# Session 22: Deep Dive into Pandas Inspection

**Unit 2: Data Tools and Platforms**
**Hour: 22**
**Mode: Practical Lab**

---

### 1. Objective

This lab reinforces and expands on our initial data inspection techniques. Mastering these commands is crucial as they form the basis of the **Explore** phase and help identify what needs to be done in the **Scrub** phase.

We will use the Telco Churn dataset throughout this lab.

### 2. Setup

As always, we start by importing Pandas and loading our data.

In [None]:
import pandas as pd

url = 'https://raw.githubusercontent.com/IBM/telco-customer-churn-on-icp4d/master/data/Telco-Customer-Churn.csv'
df = pd.read_csv(url)

### 3. Inspection Commands Review

Let's quickly review the commands from our first look at this data.

In [None]:
# View first 3 rows
df.head(3)

In [None]:
# Check dimensions (rows, columns)
df.shape

In [None]:
# Get technical summary
df.info()

### 4. New Inspection Techniques

#### 4.1. `.tail()` - View the Last Few Rows

Similar to `.head()`, `.tail()` is useful for quickly checking the end of your dataset to ensure it loaded correctly.

In [None]:
df.tail(3)

#### 4.2. `.columns` - Get a List of Column Names

This attribute gives you a clean list of all the column names. It's very useful when you have many columns and want to copy-paste a name without making a typo.

In [None]:
df.columns

#### 4.3. `.describe()` - Get a Statistical Summary

This is one of the most powerful inspection tools. For all **numerical columns**, it automatically calculates key descriptive statistics.

In [None]:
df.describe()

**How to Interpret `.describe()`:**
*   `count`: The number of non-null values. Notice it's the same for `tenure` and `MonthlyCharges`.
*   `mean`: The average value. The average tenure is about 32 months.
*   `std`: The standard deviation, a measure of how spread out the data is.
*   `min`: The minimum value. The minimum tenure is 0 months.
*   `25%` (Q1): The first quartile. 25% of customers have a tenure of 9 months or less.
*   `50%` (Q2): The median. 50% of customers have a tenure of 29 months or less.
*   `75%` (Q3): The third quartile. 75% of customers have a tenure of 55 months or less.
*   `max`: The maximum value. The longest-serving customer has been with the company for 72 months.

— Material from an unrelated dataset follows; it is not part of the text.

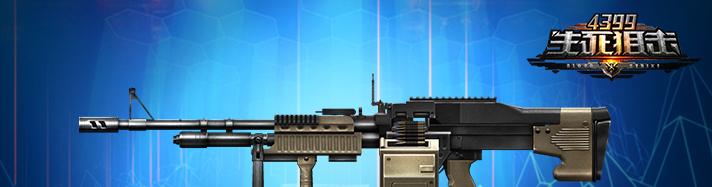 生死狙击M60E6血怒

#### 4.4. `.value_counts()` - Count Unique Values in a Column

This is the best way to understand the distribution of a **categorical column**.

In [None]:
# Let's see the breakdown of contract types
df['Contract'].value_counts()

We can also see this as a percentage by using `normalize=True`.

In [None]:
df['Contract'].value_counts(normalize=True) * 100

**Finding:** Over half of all customers are on a risky month-to-month contract. This reinforces our finding from the BI tool lab.

### 5. Conclusion

In this lab, you expanded your data inspection toolkit with four powerful commands:
1.  `.tail()`: To check the end of the data.
2.  `.columns`: To get a list of column names.
3.  `.describe()`: To get a quick statistical summary of numerical data.
4.  `.value_counts()`: To understand the distribution of categorical data.

Using these in combination with `.head()` and `.info()` provides a comprehensive first look at any dataset.

**Next Session:** We will move from inspecting data to selecting it. You'll learn how to pull out specific columns and rows to focus your analysis.